+++ Data shown

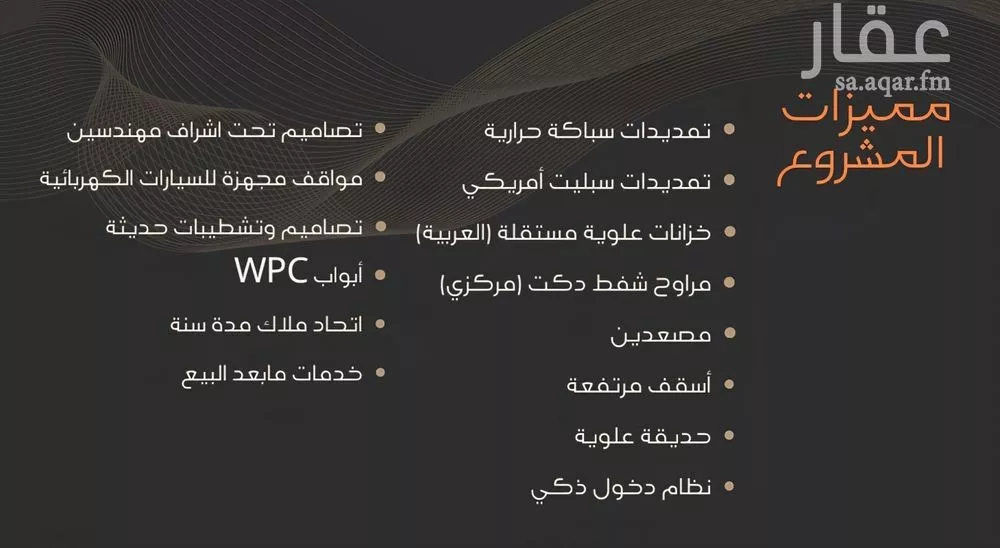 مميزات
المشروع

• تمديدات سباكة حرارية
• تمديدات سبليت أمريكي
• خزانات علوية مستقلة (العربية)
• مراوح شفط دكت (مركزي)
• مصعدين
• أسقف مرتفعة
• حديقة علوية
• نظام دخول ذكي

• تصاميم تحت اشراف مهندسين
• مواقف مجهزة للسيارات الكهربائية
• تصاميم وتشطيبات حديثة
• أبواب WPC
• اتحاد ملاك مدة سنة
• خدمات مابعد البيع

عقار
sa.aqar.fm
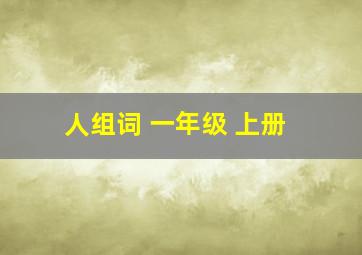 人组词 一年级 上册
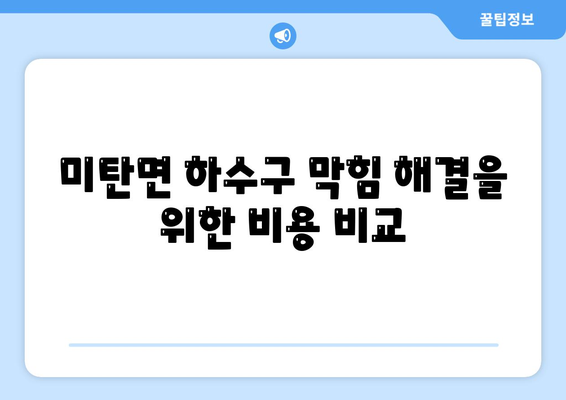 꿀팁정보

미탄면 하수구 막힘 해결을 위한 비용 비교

++++++
+++ Data shown

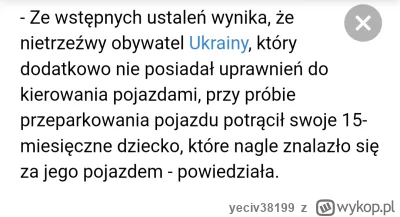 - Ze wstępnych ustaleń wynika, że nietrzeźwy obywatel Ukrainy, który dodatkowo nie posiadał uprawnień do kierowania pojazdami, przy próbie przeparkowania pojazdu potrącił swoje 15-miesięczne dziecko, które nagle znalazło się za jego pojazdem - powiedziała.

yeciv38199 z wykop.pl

++++++

To do: Produce an exact reproduction of the listing above, limited to the lines starting at the line with "علوية مستقلة (العربية)" and ending at the line with "미탄면 하수구 막힘 해결을 위한 비용 비교", both kept, with every picture left out.

Your response:
• خزانات علوية مستقلة (العربية)
• مراوح شفط دكت (مركزي)
• مصعدين
• أسقف مرتفعة
• حديقة علوية
• نظام دخول ذكي

• تصاميم تحت اشراف مهندسين
• مواقف مجهزة للسيارات الكهربائية
• تصاميم وتشطيبات حديثة
• أبواب WPC
• اتحاد ملاك مدة سنة
• خدمات مابعد البيع

عقار
sa.aqar.fm
 人组词 一年级 上册
 꿀팁정보

미탄면 하수구 막힘 해결을 위한 비용 비교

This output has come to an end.